原文摘录:
* * * * * * *

Spring Data 是一个用于简化数据库、非关系型数据库、索引库访问,并支持云服务的

开源框架。

Spring Data Elasticsearch

官方网站: https://spring.io/projects/spring-data-elasticsearch

mvn 依赖

xml 复制代码
    <dependencies>
        <dependency>
            <groupId>org.projectlombok</groupId>
            <artifactId>lombok</artifactId>
        </dependency>

        <dependency>
            <groupId>org.springframework.boot</groupId>
            <artifactId>spring-boot-starter-data-elasticsearch</artifactId>
        </dependency>
        <dependency>
            <groupId>org.springframework.boot</groupId>
            <artifactId>spring-boot-devtools</artifactId>
            <scope>runtime</scope>
            <optional>true</optional>
        </dependency>
        <dependency>
            <groupId>org.springframework.boot</groupId>
            <artifactId>spring-boot-starter-test</artifactId>
            <scope>test</scope>
        </dependency>
        <dependency>
            <groupId>org.springframework.boot</groupId>
            <artifactId>spring-boot-test</artifactId>
        </dependency>
        <dependency>
            <groupId>junit</groupId>
            <artifactId>junit</artifactId>
        </dependency>
        <dependency>
            <groupId>org.springframework</groupId>
            <artifactId>spring-test</artifactId>
        </dependency>
    </dependencies>

配置文件:application.properties

properties 复制代码
# es服务地址
elasticsearch.host=127.0.0.1
# es服务端口
elasticsearch.port=9200
# 配置日志级别,开启 debug 日志
logging.level.com.atguigu.es=debug

索引操作

java 复制代码
@RunWith(SpringRunner.class)

* * * * * * *

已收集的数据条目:
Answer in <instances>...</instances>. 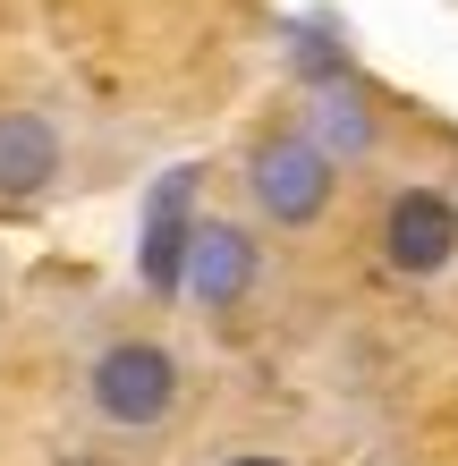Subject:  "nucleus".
Masks as SVG:
<instances>
[{"mask_svg":"<svg viewBox=\"0 0 458 466\" xmlns=\"http://www.w3.org/2000/svg\"><path fill=\"white\" fill-rule=\"evenodd\" d=\"M76 399H86L94 432H111V441H153V432H170L178 407H187V365H178V348L153 339V331H111L86 356V373H76Z\"/></svg>","mask_w":458,"mask_h":466,"instance_id":"nucleus-1","label":"nucleus"},{"mask_svg":"<svg viewBox=\"0 0 458 466\" xmlns=\"http://www.w3.org/2000/svg\"><path fill=\"white\" fill-rule=\"evenodd\" d=\"M247 204H255L263 229L306 238V229L331 221V204H340V161L322 153L298 119H280V127H263L247 145Z\"/></svg>","mask_w":458,"mask_h":466,"instance_id":"nucleus-2","label":"nucleus"},{"mask_svg":"<svg viewBox=\"0 0 458 466\" xmlns=\"http://www.w3.org/2000/svg\"><path fill=\"white\" fill-rule=\"evenodd\" d=\"M373 255H382L391 280L433 289L458 271V196L433 178H408L382 196V221H373Z\"/></svg>","mask_w":458,"mask_h":466,"instance_id":"nucleus-3","label":"nucleus"},{"mask_svg":"<svg viewBox=\"0 0 458 466\" xmlns=\"http://www.w3.org/2000/svg\"><path fill=\"white\" fill-rule=\"evenodd\" d=\"M255 289H263V238L247 221H229V212H204V221H196V246H187L178 297L204 322H238V314L255 306Z\"/></svg>","mask_w":458,"mask_h":466,"instance_id":"nucleus-4","label":"nucleus"},{"mask_svg":"<svg viewBox=\"0 0 458 466\" xmlns=\"http://www.w3.org/2000/svg\"><path fill=\"white\" fill-rule=\"evenodd\" d=\"M196 187H204V170H161L153 196H145V221H137V289L161 297V306L178 297L187 246H196V221H204V212H196Z\"/></svg>","mask_w":458,"mask_h":466,"instance_id":"nucleus-5","label":"nucleus"},{"mask_svg":"<svg viewBox=\"0 0 458 466\" xmlns=\"http://www.w3.org/2000/svg\"><path fill=\"white\" fill-rule=\"evenodd\" d=\"M68 178V127L35 102H0V212H35Z\"/></svg>","mask_w":458,"mask_h":466,"instance_id":"nucleus-6","label":"nucleus"},{"mask_svg":"<svg viewBox=\"0 0 458 466\" xmlns=\"http://www.w3.org/2000/svg\"><path fill=\"white\" fill-rule=\"evenodd\" d=\"M298 127L340 161V170H357V161L382 153V102H373V86H365L357 68H340V76H322V86H306Z\"/></svg>","mask_w":458,"mask_h":466,"instance_id":"nucleus-7","label":"nucleus"},{"mask_svg":"<svg viewBox=\"0 0 458 466\" xmlns=\"http://www.w3.org/2000/svg\"><path fill=\"white\" fill-rule=\"evenodd\" d=\"M221 466H289V458H280V450H229Z\"/></svg>","mask_w":458,"mask_h":466,"instance_id":"nucleus-8","label":"nucleus"},{"mask_svg":"<svg viewBox=\"0 0 458 466\" xmlns=\"http://www.w3.org/2000/svg\"><path fill=\"white\" fill-rule=\"evenodd\" d=\"M51 466H119L111 450H68V458H51Z\"/></svg>","mask_w":458,"mask_h":466,"instance_id":"nucleus-9","label":"nucleus"}]
</instances>
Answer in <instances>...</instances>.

* * * * * * *

任务要求: 请从介绍 Spring Data Elasticsearch 的原文结束处接着续写下去。

回答:
@SpringBootTest
public class SpringDataIndexTest {
    // 注入 ElasticsearchRestTemplate
    @Autowired
    private ElasticsearchRestTemplate elasticsearchRestTemplate;

    @Test
    public void createIndex() {
        // 创建索引,系统会自动化创建索引
        System.out.println("创建索引");
    }

    @Test
    public void deleteIndex() {
        elasticsearchRestTemplate.deleteIndex(Product.class);
    }
}

文档操作

java 复制代码
@Repository
public interface ProductDao extends ElasticsearchRepository<Product,Long> {
}

@RunWith(SpringRunner.class)
@SpringBootTest
public class SpringDataESProductDaoTest {
    @Autowired
    ProductDao productDao;

    // 新增
    @Test
    public void save() {
        Product product = Product.builder()
                .id(1L)
                .title("华为手机")
                .category("手机")
                .price(9999.0)
                .images("https://xavatar.imedao.com/community/201011/1293612628607-20121221.png!240x240.jpg")
                .build();

        productDao.save(product);
    }

    // 修改
    @Test
    public void update() {
        Product product = Product.builder()
                .id(1L)
                .title("小米手机")
                .category("手机")
                .price(9999.0)
                .images("https://xavatar.imedao.com/community/201011/1293612628607-20121221.png!240x240.jpg")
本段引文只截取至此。